Capt R B Quirk, Raby, had a very funny time over it with Irving, but this is getting away from my walk.
Further on I happened upon a large covey of partridges in the heather on Dalby Mountain over which I wandered until 12 o'clock, passing Ballalaa quarry during my wanderings.
Crossing the Dalby-Castletown road near John Corris the Clieau's on to a pliece of ground which had previously yielded me flints I gave ½ an hour to searching for more, only finding however 5 small pieces of no value.
There was a swarm of native wild bees in heather here, nice little fellows they are too a long time since I saw any.
I arrived at Boayl ny Thrutch [Cowley's own name for the spot after his friend Mr Thrutchley] at 1 o'clock and struck through the fields on the right of the road at the top of Eary Cushlin, picking up a small bunch of bell white heather, and several patches of white ling. At 1.40 began to feel hungry so sat on the the turf alongside the path on south, or sea side of Cronk ny Ierey Laa where there is a sheltered spot facing the Calf of Man & Mull Hills - with Fleswick below me in the distance.
The path I am now on is one I have at several times brought friends & it is without rather dangerous in places, as it just skirts the top of a narrow gully running down the face of the mountain to Lag ny Killey (the hollow of the Church). Once I was taking my three companions whom I picked up on my trip to France along here and it became foggy & made me very unhappy until I got them safely past the danger spot. My friend Thrutchley would not think it a holiday now unless he went this journey.
Looking down upon Lag ny Killey the enclosure of the little church may be clearly seen but very small & isolated.
A range of purple heather on either side of me, and on my right it covered a line of rock outcrop. This I lifted to deposit my two empty baby stout bottles out of sight & found I was not the first to occupy this delightful spot as therein was an empty Downward mineral water bottle.

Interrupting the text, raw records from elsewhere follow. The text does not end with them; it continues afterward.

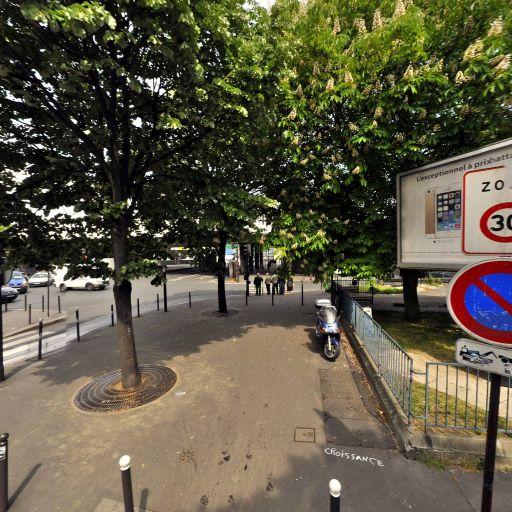 Ami Nosea Shuttle-Enry Nosea - Location d'automobiles de tourisme et d'utilitaires - Paris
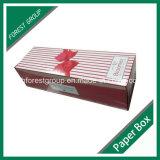 Caixa de cartão de empacotamento impermeável da flor fresca (FP0200076)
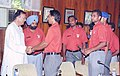The Minister of Youth Affair and Sports Shri Sunil Dutt meets the players of Indian Hokey team preparing for Athens Olympics in New Delhi on June 1, 2004.jpg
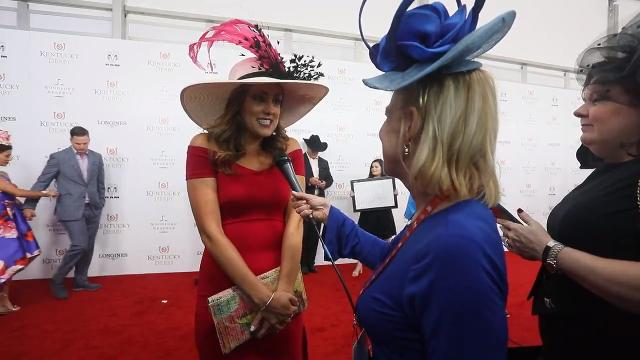Allison Williams stopped on the red carpet to talk to Courier Journal's Kirby Adams. Williams said coming to the Kentucky Derby is on her bucket list.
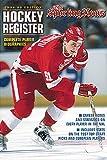 Hockey Register, 1998-1999, , 0892045981
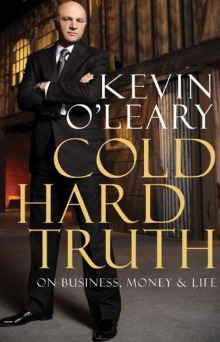 'Cold Hard Truth' cover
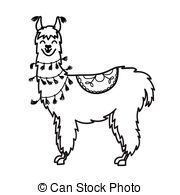 Llama clipart black and white 2 » Clipart Station.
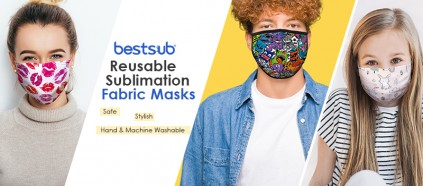 We add more sublimation masks! Click in to find what you need!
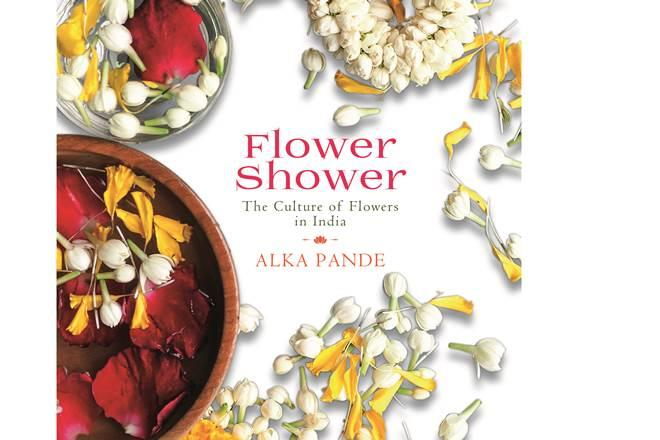 Images of flowers and flowering plants form a leitmotif that have run through the textiles of India, whether made by a village woman for her family, by a court artisan, or by a professional weaver for the export trade.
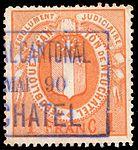 Switzerland Neuchâtel 1879 revenue 3 1Fr - 9C.jpg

Away from here at 2.10 still following the track over which so many feet have trod in past years as during the palmy days of the herring season this was the short cut used by the south side fishermen to go to & from Peel otherwise they would have to keep to the main road to the Round Table or the road by Eary Cushlin behind the Cronk.
Leaving the path a little further on I swing towards the sea to obtain a different view - a track leading down to Lag ny Killey, Traie Een, Erinin Mooar, Gob ny Ushtey, Traie Een, Niarbyl, Slock etc, fortunately still described by their beautiful native Manks names.
Passed a couple of Ravens & Choughs on my way, thankful to know that in spate of prediction these beautiful creatures are still to be found in fair numbers as I seldom go on any journey without seeing or hearing both of them.
Arrived at Slock 2.40 & on to the main road where I sat on the bank to charge my pipe. Looking inward to spread out a blanket of purple & gold down to the stone wall dividing the easement from arable land.
Lighting up my pipe I set off & away.
Several people were strolling about on Lhattae ny Buigee on my right presumably looking for white heather and the wind from that quarter was blowing a strong smell of burning towards me.
I was thinking it a shame for them to start a fire in the heather when I felt a warmth in my hip & looking down found the pocket & inside of my jacket was on fire and burnt out through a spark from my pipe having dropped into it.
Such a mess & such a smell, my hands already sticky through eating an orange had now become filthy by crushing out the burnt cloth & there was no water to wash them in.
On past Tom the Dipper's & arrived at BallaKillowey cross roads at 3.40, through Ballafesson to East Bradda at which place I arrived 4 pm.
It was not until I arrived in Port Erin that I was able to have a wash as all the spouts and little streams were dry through the hot waether.
It was windy when I got on the promenade at Port Erin but I sat there watching the bathers until 4.50.
At 5.25 Ernest & Dorothy picked me up in the car & we drove home to Peel.